'''

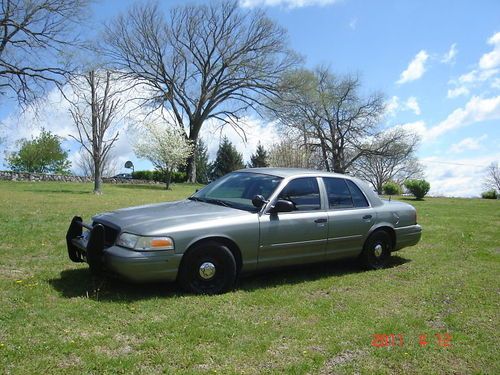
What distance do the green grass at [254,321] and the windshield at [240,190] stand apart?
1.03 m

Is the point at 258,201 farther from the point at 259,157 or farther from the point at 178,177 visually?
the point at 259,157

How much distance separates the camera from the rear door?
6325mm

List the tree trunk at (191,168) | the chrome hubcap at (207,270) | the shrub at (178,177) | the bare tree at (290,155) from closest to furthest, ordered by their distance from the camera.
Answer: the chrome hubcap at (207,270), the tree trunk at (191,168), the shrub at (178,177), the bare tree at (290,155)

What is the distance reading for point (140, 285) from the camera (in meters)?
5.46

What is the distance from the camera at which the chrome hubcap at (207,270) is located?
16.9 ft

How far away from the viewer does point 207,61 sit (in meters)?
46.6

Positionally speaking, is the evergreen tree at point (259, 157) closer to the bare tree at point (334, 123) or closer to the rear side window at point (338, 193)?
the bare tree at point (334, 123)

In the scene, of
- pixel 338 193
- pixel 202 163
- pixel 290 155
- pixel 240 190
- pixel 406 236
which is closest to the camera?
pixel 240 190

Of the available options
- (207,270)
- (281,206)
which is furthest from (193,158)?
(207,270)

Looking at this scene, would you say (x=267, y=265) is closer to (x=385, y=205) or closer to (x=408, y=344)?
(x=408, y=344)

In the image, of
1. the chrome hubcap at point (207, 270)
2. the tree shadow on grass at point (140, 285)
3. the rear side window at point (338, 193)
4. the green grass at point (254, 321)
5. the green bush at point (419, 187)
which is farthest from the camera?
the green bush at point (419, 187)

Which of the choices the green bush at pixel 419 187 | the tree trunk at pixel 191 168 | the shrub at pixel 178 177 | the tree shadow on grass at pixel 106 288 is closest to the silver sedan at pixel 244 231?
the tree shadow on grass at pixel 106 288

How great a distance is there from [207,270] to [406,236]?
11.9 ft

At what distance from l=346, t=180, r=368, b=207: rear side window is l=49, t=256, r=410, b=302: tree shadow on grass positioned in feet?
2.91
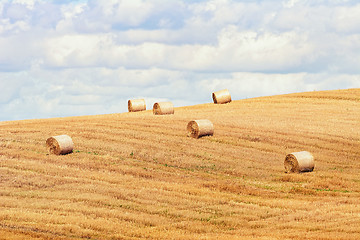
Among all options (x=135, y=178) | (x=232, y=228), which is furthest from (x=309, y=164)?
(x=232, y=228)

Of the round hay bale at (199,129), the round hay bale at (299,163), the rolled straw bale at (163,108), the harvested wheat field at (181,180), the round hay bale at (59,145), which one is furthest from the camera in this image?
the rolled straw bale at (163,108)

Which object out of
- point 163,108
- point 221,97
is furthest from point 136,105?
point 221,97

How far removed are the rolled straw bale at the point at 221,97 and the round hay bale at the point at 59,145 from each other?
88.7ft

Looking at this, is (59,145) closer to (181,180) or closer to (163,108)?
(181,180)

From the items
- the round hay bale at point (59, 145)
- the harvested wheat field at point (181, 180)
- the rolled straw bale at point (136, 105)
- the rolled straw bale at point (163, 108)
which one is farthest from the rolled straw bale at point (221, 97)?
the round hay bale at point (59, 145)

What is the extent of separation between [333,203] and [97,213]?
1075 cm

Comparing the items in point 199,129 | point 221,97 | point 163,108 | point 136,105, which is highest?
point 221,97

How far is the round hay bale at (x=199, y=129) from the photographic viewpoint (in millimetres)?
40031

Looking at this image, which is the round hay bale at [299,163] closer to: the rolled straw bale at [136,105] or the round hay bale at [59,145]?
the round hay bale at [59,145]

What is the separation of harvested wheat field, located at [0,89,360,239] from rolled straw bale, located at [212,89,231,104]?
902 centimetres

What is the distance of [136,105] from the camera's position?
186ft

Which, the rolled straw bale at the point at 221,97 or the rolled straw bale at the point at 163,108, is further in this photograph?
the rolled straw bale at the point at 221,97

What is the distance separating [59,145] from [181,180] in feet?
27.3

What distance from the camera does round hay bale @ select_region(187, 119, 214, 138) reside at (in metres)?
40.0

'''

▸ The exercise
From the line that contains "How far is the" down to the last line of the listing above, repeat each line exactly, and include nothing else.

▸ Answer to this exercise
How far is the round hay bale at (x=199, y=129) from the photographic viewpoint (in millimetres)?
40031

Looking at this image, which is the round hay bale at [299,163] closer to: the rolled straw bale at [136,105] or the round hay bale at [59,145]?
the round hay bale at [59,145]

What is the separation of harvested wheat field, located at [0,89,360,239] from rolled straw bale, located at [212,89,231,104]?
902 centimetres

What is the distance of [136,105] from the camera's position?
186ft

Which, the rolled straw bale at the point at 221,97 or the rolled straw bale at the point at 163,108, is further in this photograph?
the rolled straw bale at the point at 221,97

What is the distance separating [59,145] from [181,180] in feet?
27.3

What distance from the camera does round hay bale @ select_region(187, 119, 214, 138) reside at (in metres)?
40.0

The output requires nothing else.